Os resultados obtidos por meio do Projeto superaram as expectativas. O primeiro módulo foi recentemente concluído com grande sucesso na coleta de informações pelas próprias crianças e adolescentes nas regiões em que vivem e estudam, de forma a contribuir para a atuação da Promotoria em busca de providências para assegurar a oferta de políticas públicas necessárias. O evento de encerramento contou com a participação de cerca de 100 crianças, com cerimônia de premiação pela participação de todos e destaque para a equipe que demonstrou maior engajamento no trabalho de campo junto à comunidade, multiplicando as informações recebidas e demonstrando a realidade de sua região com sugestões, levantamento de dados e ações, e receberá como prêmio de um passeio cultural. Também foi muito importante o apoio da Secretaria Municipal de Educação na articulação interna junto às escolas de modo a garantir, inclusive, o transporte dos grupos de alunos, acompanhados de professores, aos encontros realizados no Uenf periodicamente.
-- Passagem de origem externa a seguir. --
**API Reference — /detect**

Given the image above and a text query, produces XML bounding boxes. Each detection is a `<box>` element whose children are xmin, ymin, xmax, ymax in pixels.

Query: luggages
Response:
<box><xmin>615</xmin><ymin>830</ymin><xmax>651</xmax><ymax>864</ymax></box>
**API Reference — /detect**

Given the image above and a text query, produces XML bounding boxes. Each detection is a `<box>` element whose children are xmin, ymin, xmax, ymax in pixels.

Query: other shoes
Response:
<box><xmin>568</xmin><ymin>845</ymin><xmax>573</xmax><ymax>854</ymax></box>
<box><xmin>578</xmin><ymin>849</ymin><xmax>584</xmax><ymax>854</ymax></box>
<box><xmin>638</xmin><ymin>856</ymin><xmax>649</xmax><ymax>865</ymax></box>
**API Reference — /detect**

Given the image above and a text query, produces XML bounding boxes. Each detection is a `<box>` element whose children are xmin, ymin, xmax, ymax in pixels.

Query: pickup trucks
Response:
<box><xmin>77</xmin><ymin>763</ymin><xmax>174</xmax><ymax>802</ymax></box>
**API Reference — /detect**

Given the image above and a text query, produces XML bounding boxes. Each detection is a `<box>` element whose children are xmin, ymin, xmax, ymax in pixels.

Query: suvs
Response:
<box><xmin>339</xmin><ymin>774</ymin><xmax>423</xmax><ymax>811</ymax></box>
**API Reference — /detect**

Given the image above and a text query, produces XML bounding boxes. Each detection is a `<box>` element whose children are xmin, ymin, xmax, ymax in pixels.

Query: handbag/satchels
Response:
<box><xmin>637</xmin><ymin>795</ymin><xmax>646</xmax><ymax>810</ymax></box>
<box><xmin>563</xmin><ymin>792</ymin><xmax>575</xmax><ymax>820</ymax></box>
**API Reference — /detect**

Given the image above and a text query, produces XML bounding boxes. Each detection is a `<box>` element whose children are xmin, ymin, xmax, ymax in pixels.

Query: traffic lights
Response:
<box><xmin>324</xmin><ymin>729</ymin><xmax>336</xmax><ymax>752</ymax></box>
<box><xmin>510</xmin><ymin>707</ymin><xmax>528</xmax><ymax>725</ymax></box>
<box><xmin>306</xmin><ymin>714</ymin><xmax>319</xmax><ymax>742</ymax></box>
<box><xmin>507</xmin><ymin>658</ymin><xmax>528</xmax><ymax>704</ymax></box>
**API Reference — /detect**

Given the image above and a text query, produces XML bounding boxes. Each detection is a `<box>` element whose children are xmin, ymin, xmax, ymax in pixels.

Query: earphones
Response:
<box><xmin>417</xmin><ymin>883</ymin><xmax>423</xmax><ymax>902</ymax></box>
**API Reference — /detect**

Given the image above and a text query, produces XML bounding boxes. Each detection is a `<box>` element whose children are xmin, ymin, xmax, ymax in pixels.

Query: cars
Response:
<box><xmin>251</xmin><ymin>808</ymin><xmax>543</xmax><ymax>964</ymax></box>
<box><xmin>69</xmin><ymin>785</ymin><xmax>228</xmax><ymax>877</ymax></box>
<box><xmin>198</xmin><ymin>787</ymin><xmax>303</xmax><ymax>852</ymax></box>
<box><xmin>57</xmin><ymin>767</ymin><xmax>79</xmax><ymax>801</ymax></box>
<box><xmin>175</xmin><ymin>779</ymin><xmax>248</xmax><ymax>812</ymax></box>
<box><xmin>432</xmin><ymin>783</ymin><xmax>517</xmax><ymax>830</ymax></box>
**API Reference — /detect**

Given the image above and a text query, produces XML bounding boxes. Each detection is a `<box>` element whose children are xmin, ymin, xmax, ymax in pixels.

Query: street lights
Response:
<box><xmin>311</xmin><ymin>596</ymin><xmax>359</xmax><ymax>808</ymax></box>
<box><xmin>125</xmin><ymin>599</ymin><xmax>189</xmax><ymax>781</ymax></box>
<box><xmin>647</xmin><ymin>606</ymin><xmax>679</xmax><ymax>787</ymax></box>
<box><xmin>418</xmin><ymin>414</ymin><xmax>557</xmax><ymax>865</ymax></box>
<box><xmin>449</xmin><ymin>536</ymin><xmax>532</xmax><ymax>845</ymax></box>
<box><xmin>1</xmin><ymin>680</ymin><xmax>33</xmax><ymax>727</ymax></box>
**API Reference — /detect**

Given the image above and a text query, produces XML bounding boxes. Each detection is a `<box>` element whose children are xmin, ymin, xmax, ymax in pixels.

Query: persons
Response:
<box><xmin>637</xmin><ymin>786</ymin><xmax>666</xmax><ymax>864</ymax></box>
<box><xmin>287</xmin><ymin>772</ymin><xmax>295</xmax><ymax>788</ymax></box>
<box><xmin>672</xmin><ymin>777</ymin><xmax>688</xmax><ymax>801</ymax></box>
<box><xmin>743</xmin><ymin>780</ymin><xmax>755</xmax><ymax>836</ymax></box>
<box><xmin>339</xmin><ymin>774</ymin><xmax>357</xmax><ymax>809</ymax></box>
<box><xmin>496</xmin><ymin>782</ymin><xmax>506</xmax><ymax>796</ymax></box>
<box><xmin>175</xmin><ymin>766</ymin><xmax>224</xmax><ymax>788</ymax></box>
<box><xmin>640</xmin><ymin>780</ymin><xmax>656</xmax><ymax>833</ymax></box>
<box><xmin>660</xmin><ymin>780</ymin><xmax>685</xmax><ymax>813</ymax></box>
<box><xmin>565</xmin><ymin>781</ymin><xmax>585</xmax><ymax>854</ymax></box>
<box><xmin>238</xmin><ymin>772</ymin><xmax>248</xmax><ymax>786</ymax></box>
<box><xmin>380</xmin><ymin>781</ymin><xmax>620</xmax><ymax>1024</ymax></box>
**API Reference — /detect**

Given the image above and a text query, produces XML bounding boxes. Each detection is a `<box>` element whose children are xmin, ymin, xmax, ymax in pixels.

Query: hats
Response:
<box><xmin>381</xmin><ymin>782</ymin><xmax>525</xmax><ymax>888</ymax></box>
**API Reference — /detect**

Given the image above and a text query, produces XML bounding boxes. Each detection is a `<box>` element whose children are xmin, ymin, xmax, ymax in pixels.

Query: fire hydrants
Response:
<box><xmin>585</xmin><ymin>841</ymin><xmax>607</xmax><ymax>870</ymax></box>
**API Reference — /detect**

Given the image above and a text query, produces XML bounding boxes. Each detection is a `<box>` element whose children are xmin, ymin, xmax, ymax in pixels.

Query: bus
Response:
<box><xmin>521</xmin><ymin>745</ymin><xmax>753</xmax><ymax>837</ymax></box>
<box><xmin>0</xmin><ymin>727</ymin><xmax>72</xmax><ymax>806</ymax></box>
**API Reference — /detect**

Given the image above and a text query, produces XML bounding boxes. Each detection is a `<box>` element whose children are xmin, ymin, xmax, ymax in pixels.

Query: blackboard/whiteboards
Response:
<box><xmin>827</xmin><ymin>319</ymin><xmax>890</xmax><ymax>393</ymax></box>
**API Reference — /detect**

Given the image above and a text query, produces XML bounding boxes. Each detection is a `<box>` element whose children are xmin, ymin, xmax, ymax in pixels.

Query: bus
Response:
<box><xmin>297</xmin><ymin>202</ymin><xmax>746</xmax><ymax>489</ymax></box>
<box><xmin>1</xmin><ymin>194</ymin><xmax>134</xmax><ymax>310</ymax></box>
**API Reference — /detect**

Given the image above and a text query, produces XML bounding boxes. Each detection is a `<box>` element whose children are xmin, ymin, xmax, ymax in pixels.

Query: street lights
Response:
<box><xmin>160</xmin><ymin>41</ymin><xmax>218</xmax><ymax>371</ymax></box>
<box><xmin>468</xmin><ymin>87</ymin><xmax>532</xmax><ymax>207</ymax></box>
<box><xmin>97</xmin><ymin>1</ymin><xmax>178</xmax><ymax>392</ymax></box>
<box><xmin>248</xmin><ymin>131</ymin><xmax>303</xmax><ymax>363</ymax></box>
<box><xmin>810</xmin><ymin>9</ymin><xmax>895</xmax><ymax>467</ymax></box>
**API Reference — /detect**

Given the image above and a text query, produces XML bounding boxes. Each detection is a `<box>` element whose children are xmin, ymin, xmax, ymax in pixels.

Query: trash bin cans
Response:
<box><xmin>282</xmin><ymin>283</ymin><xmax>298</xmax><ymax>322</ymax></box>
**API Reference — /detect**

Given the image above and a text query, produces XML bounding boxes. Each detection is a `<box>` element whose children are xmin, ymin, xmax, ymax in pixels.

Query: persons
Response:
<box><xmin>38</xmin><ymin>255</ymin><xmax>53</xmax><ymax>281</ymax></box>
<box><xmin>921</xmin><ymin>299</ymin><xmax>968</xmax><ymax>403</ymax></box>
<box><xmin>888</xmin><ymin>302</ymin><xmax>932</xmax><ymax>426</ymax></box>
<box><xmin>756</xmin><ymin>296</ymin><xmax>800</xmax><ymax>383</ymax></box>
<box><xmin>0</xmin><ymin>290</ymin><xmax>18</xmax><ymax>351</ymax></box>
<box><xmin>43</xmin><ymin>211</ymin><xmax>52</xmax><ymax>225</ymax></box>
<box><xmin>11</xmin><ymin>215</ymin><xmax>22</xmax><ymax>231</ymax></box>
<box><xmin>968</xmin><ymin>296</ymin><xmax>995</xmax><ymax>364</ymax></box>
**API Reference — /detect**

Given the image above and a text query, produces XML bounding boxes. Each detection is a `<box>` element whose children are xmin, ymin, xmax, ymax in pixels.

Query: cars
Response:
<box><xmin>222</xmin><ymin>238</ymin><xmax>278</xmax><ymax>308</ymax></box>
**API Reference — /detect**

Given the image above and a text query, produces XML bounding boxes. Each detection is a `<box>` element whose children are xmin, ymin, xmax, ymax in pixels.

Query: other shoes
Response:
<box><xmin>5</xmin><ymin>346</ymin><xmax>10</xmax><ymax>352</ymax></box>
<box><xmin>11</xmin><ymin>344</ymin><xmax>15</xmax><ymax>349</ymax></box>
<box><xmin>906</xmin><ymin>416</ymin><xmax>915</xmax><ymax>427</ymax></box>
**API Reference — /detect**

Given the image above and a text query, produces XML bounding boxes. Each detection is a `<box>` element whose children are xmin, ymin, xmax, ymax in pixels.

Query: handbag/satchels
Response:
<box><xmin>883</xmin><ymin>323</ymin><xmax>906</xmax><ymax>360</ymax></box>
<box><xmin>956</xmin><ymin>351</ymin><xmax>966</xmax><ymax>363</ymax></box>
Há previsão de continuidade do Projeto?
Um novo módulo, com outras unidades escolares de diferentes regiões geográficas do município está previsto para iniciar no segundo semestre deste ano, e o canal permanente de diálogo entre a PTCIJ/MPRJ e as crianças e adolescentes segue aberto com todos os participantes do primeiro módulo. A iniciativa é pioneira e foi selecionada para concorrer na 20ª Edição do Prêmio Innovare. A experiência tem trazido grande satisfação a todos os envolvidos, por ver que o projeto vem servindo para dar voz a inúmeras crianças e adolescentes, estimulando-as a desenvolver potenciais adormecidos e municiando-as de informações para exercitar plenamente os próprios direitos.

O que ainda é necessário fazer para obtermos uma cidadania plena no que se refere às crianças e jovens em Campos?
O trabalho na área da infância envolve esforços de diversos integrantes de uma grande rede de proteção aos direitos previstos no ECA. O Ministério Público, junto com o poder judiciário, conselhos tutelares, gestores públicos da assistência social, saúde, educação, CREAS, CRAS, professores e tantos outros, são apenas mais um componente desse enredo. O pleno exercício desses direitos, sem dúvida, depende de uma rede municipal bem articulada, fortalecida e consciente da importância de seu papel, que funcione como uma verdadeira engrenagem harmoniosa em busca de criar fluxos e serviços que possam viabilizar, na prática, o desenvolvimento integral das potencialidades latentes na fase juvenil. Esse tem sido o nosso grande desafio à frente da Promotoria de Tutela Coletiva da Infância em Campos, que vem se refletindo no esforço contínuo de adotar providencias, como, por exemplo, do projeto Infância em Ação, para fomentar a articulação entre os muitos atores imbuídos da tarefa de defender os direitos infanto-juvenis e propiciar desde cedo a compreensão da importância e significado do exercício da cidadania às crianças e adolescentes.